Dengan semakin berkembang teology, pemikiran ahli ilmu kalam
pun semakin berkembang dan tentu semakin kritis. Hal ini banyak membantu
masyarakat awam untuk memilih ajaran murni yang datang dari Allah SWT dan
utusan-Nya. Masyarakat dapat memperkokoh keimanannya melalui ajaran yang disebarkan
oleh para ulama ilmu kalam modern saat ini. Maka tidak heran bila saat ini
banyak terbuka ketimpangan dan kerancuan dalam berbagai aliran karena
kekritisan ulama ilmu kalam modern saat ini.
KESIMPULAN
à Qadariah
berarti: mampu, kuasa, merdeka. Maksudnya yaitu: suatu aliran yang mengakui
bahwa manusia memiliki kemampuan, kebebasan dan kemerdekaan dalam berbuat.

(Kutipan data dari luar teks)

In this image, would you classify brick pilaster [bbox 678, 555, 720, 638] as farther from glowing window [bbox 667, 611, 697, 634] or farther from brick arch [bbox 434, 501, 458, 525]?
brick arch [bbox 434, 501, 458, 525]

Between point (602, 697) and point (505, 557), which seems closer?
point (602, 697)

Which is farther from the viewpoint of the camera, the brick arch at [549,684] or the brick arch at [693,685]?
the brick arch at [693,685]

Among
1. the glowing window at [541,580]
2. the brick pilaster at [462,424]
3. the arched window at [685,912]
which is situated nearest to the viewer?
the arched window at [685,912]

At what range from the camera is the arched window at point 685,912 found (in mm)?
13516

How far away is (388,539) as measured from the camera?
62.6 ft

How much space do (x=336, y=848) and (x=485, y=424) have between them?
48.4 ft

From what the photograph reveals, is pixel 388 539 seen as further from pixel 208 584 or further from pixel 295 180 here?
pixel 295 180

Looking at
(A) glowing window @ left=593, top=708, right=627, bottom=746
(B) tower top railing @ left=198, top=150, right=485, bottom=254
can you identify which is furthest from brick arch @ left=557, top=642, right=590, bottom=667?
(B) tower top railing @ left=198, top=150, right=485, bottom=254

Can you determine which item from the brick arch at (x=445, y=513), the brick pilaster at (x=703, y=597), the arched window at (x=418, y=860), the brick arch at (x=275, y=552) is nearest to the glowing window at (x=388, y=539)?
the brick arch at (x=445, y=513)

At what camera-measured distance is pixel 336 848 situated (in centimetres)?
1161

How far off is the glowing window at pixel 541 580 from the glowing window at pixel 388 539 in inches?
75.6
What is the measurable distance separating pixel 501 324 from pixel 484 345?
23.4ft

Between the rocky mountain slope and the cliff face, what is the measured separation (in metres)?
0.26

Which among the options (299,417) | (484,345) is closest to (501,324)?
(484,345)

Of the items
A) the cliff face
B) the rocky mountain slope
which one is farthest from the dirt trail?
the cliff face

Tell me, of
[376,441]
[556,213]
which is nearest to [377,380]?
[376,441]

à Dalam bahasa Inggris qadariyah ini
diartikan sebagai free will and free act, bahwa manusialah yang mewujudkan
perbuatan-perbuatan dengan kemauan dan tenaganya.
à Aliran qadariyah ini di kirakan
muncul pada tahun 70 H dengan berbagai versi yang memperdebatkan mengenai tokoh
pemulanya
à Menurut
mereka, manusia memiliki kehendak dan kekuasaannya dalam berbuat, baik
perbuatan yang halal maupun yang haram.Manusia berbuat baik adalah atas
keinginannya sendiri, dan berbuat jahat juga atas kemauannya sendiri.Tuhan
tidak ikut campur di dalamnya.
à Sedangkan
aliran Qadariah pertama kali dikemukakan oleh Ma’bad al-Juhani,
salah seorang golongan tabi’in. Setelah wafat dilanjutkan oleh Ghailan
al-Dimasyqi
à Jabariyah
meyakini bahwa segala perbuatan manusia telah diatur dan dipaksa oleh Allah
sehingga manusia tidak memiliki kemampuan dan kehendak dalam hidup, sementara qadariyah
meyakini bahwa Allah tidak ikut campur dalam kehidupan manusia sehingga manusia
memiliki wewenang penuh dalam menentukan hidupnya dan dalam menentukan sikap.
DAFTAR PUSTAKA
Abuddin Nata, 1995, Ilmu Kalam, Filsafat dan Tasawuf, Jakarta: Raja Grafindo Persada.
Harun Nasution, 1986, Teologi Islam: aliran-aliran, sejarah, analisa dan perbandingan, Jakarta: UI Press.
Rosihon Anwar, dkk,
2006, Ilmu Kalam, Bandung: Pustaka Setia. Sirajuddin Zar, 2003, Teologi Islam:
aliran dan ajarannya, Padang: IAIN Press.